=== Entries supplied ===
____

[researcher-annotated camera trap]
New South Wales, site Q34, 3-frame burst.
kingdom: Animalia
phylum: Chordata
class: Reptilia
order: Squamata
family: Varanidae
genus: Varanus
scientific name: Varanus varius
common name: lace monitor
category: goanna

____

=== What to work on ===
The whole listing above, line by line, is to be retyped exactly.

=== Written solution ===
[researcher-annotated camera trap]
New South Wales, site Q34, 3-frame burst.
kingdom: Animalia
phylum: Chordata
class: Reptilia
order: Squamata
family: Varanidae
genus: Varanus
scientific name: Varanus varius
common name: lace monitor
category: goanna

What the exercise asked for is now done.